What is true is that thousands of helpless immigrant children now haunt emergency shelters throughout the American Southwest -- having been lured here by rumors of an imminent amnesty. And their presence is being used to promote just such an amnesty.

That goes far to proving the point of many amnesty opponents: That without a firm lockdown of the U.S. border, any path to citizenship that is granted to current resident illegal immigrants will serve as a powerful magnet to millions more.

In other words, there is nothing “one-time” about the amnesty proposals currently stalled in Congress; as our borders currently stand, with our lax laws that let employers get away with exploiting illegal workers, with our broken system for identifying people who overstay visas, any amnesty we passed would in fact amount to welcome mat for millions more immigrants who wished to enter America.

Millions of newly legalized workers, now protected by workplace laws and entitled to health insurance, would be promptly replaced by millions more illegal immigrants, who hoped for another amnesty down the road.

Such an outcome would suit the most callous of Americans: those who profit from the status quo, who prefer that millions of immigrants remain in the shadow economy, where their labor can be extracted without the protection of workplace safety laws -- and their illnesses can be treated in public emergency rooms, at taxpayers’ expense.

Replacing today’s illegal aliens with tomorrow’s would equally harm millions of already beleaguered American workers, whose opportunities have shriveled as our employers outsourced every low-skill job that wasn’t nailed down.

The already hard-pressed middle class would be faced with the additional costs of millions more poor, less-educated immigrants whose children would require bilingual programs in public schools. And America’s laws and sovereignty would take yet another hit, as demands mounted for yet another “path to citizenship.” The sad story writes itself.

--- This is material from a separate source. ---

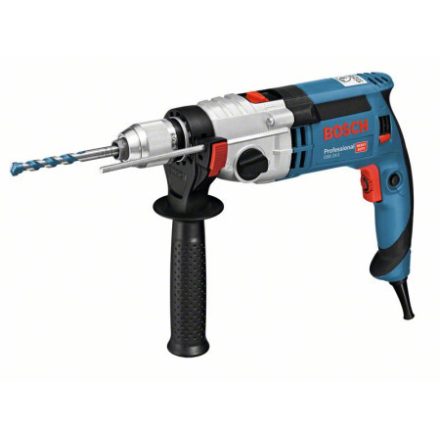Burghiu cu impact BOSCH GSB 24-2 în carcasă L / 1100 W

There is a better way. We must answer the current crisis with sincere efforts at humanitarian help, and a firm commitment to return these children to their native countries and their families.

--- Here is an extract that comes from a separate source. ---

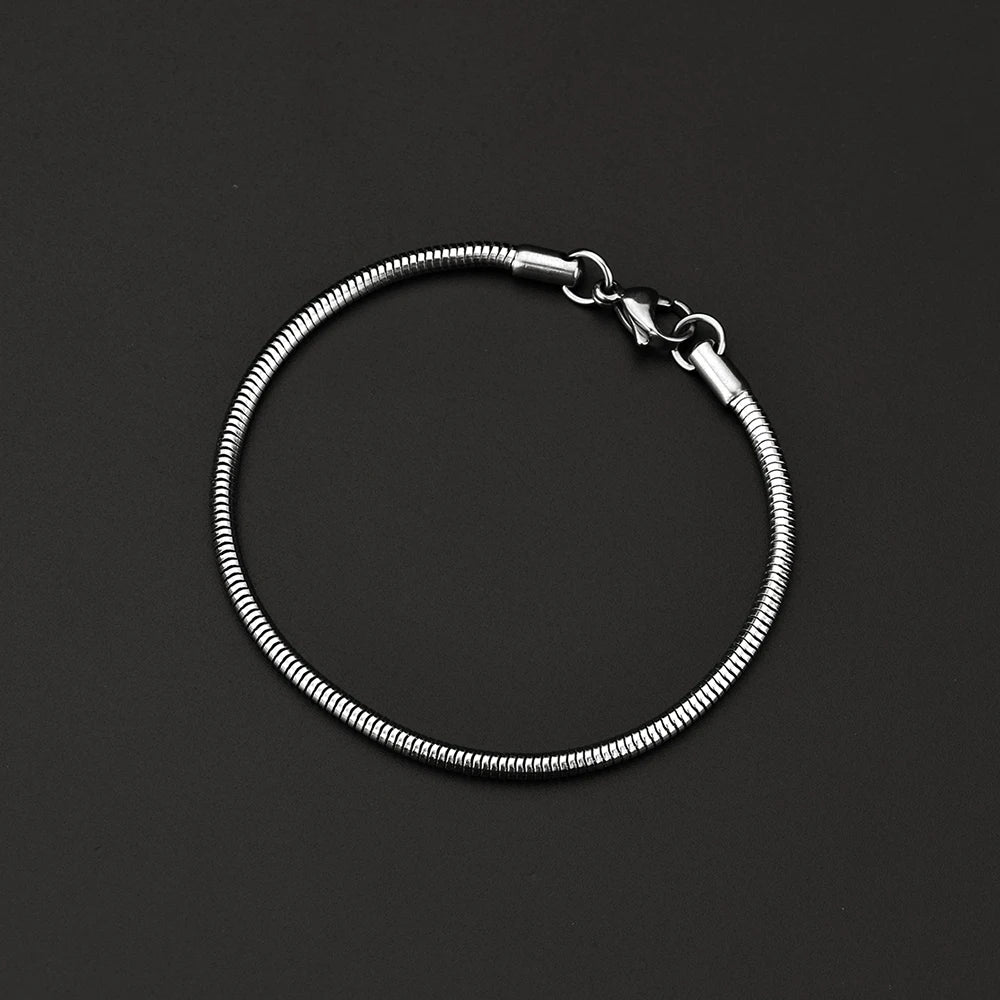 Ensemble "serpent"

Only an absolute certainty that a hazardous journey to America would be completely futile will turn off the magnet that is drawing parents to abandon their children across our border.

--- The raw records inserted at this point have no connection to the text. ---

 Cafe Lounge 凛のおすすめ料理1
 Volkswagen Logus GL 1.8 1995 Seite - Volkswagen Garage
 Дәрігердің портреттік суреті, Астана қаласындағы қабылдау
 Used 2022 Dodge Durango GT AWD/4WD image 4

If we do anything less, we are essentially offering free advertising to the ruthless coyotes (human traffickers) who promise parents that they will safely deliver their children on U.S. soil -- but in fact, put their lives in danger.

The long-term dysfunction of America’s immigration system does need to be fixed. Everyone knows that the U.S. will never deport 11 million people. Even the angriest conservative in the most hard-pressed border state accepts this fact.

Nor will the grim tactic of encouraging “self-deportation” favored by Mitt Romney solve this problem; promising to make the lives illegal immigrants even uglier and more unpleasant in the hope that they will leave is not just morally dubious. It is politically suicidal.

Americans want to be welcoming, and millions of us have friends who came here illegally, whom they do not wish to harass through punitive laws.

What we need is a truly comprehensive immigration reform, one that answers this national challenge at every level: political, moral, economic, and psychological.

We must start by securing our borders, completing a border fence with Mexico that also walls off dangerous stretches of land, preventing would-be migrants from dying in the desert.

We must make mandatory the system of E-Verify, which allows employers to check in just a few minutes whether an applicant lives here legally and has the right to work.

And we must implement an effective system for locating people who overstay their visas.

Then, and only then, we should implement a pathway to citizenship for otherwise law-abiding illegal immigrants.

To do so any sooner invites an endless series of dangerous trips through the desert for millions more would-be immigrants, and leaves our country’s sovereignty prone in the dust, like a mud-covered welcome mat.